_TASKS FOR THIS EXERCISE_
**A.** In the mixture-fitting thread, what reputation does a new user need before commenting on other people's responses?
**B.** From the mixture-fitting thread, write out the passage starting with "The idea is" and going on through "mixture = ot.Mixture([ot.Normal()]*2, [0.5]*2)".
**C.** Rewrite the paragraph of the mixture-fitting thread that begins "Here is a pure OpenTURNS solution" in shorter form, keeping its main facts.

_EXTRACT PROVIDED_

****************

I have actually tried this method and it works perfectly. On top of that the fit of the model through the SciKit GMM and the ulterior adjustment thanks to OpenTurns are very fast. I recommend future users to test several numbers of components and covariance matrix structures, as it will not take a lot of time and can substantially improve the goodness of fit to the data.

Thanks for the answer.

answered Mar 23 '20 at 08:59

Alvaro Rollon de Pinedo

11
1

The best way to say thanks for an answer is by accepting it or upvoting it. If you do feel the need to comment on an answer then rather consider commenting instead of making a new answer. – Andy Mar 23 '20 at 10:36
1

I know, but i've just created my profile and apparently I must have a reputation of 50 in order to be able to comment on other people's responses, and 15 to upvote any post or answer. Since I am blocked by these limitations, I prefered to write an answer with some information that may be interesting for future readers, and make the most of it by thaking the first user. Anyhow, thank you for your comment, I will make sure to follow it as soon as I can. – Alvaro Rollon de Pinedo Mar 23 '20 at 14:31

josephmure · Answer 3 · 2020-09-02T22:36:52.127

Here is a pure OpenTURNS solution. It is probably slower than the scikit-learn-based method, but it is more generic: you could use it to estimate the parameters of any mixture model, not necessarily a mixture of normal distributions.

The idea is to retrieve the log-likelihood function from the Mixture object and minimize it. In the following, let us assume that s is the sample we want to fit the mixture on.

First, we need to build the mixture we want to estimate the parameters of. We can specify any valid set of parameters, it does not matter. In your example, you want a mixture of 2 normal distributions.

mixture = ot.Mixture([ot.Normal()]*2, [0.5]*2)

****************

_INFORMATION SHOWN_

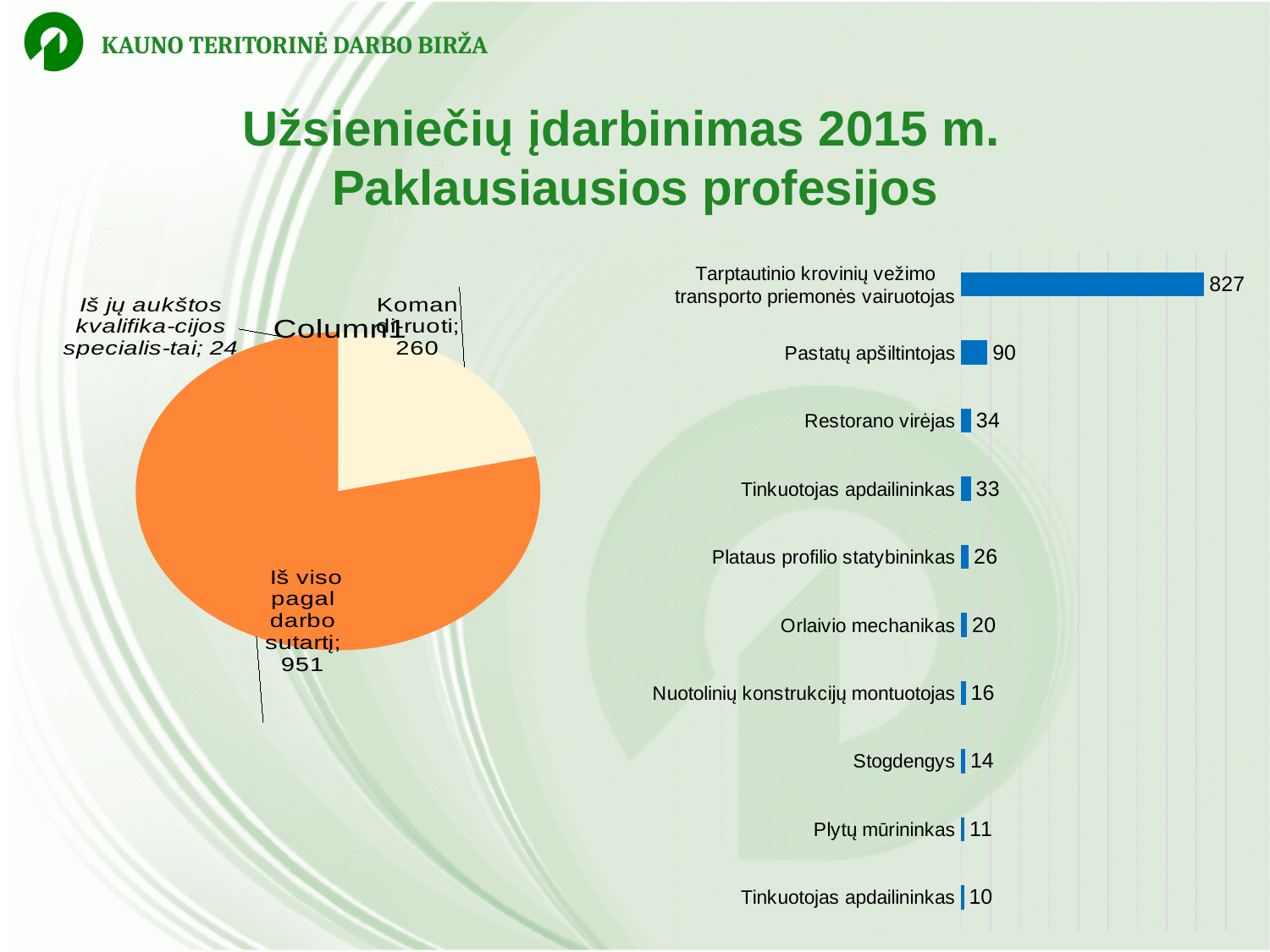
In the bar chart on the right, what is the value for Orlaivio mechanikas? 20 What type of chart is shown on the right side of the slide? Bar chart In the bar chart on the right, which category has the highest value? Tarptautinio krovinių vežimo transporto priemonės vairuotojas What type of chart is shown on the left side of the slide? Pie chart How many bars are shown in the bar chart on the right? 10 In the pie chart on the left, what is the value for Iš viso pagal darbo sutartį? 951 In the pie chart on the left, what is the value for Komandiruoti? 260 In the bar chart on the right, which is larger: the value for Plataus profilio statybininkas or the value for Plytų mūrininkas? Plataus profilio statybininkas In the bar chart on the right, what is the value for Tarptautinio krovinių vežimo transporto priemonės vairuotojas? 827 In the bar chart on the right, what is the difference between the values for Pastatų apšiltintojas and Restorano virėjas? 56 In the bar chart on the right, what is the value for Stogdengys? 14 In the bar chart on the right, what is the value for Pastatų apšiltintojas? 90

****************

_SOLUTIONS PER TASK_
**A.** A reputation of 50.

**B.**
The idea is to retrieve the log-likelihood function from the Mixture object and minimize it. In the following, let us assume that s is the sample we want to fit the mixture on.

First, we need to build the mixture we want to estimate the parameters of. We can specify any valid set of parameters, it does not matter. In your example, you want a mixture of 2 normal distributions.

mixture = ot.Mixture([ot.Normal()]*2, [0.5]*2)

**C.** This solution uses only OpenTURNS. It is probably slower than the scikit-learn-based method but more generic: it can estimate the parameters of any mixture model, not only a mixture of normal distributions.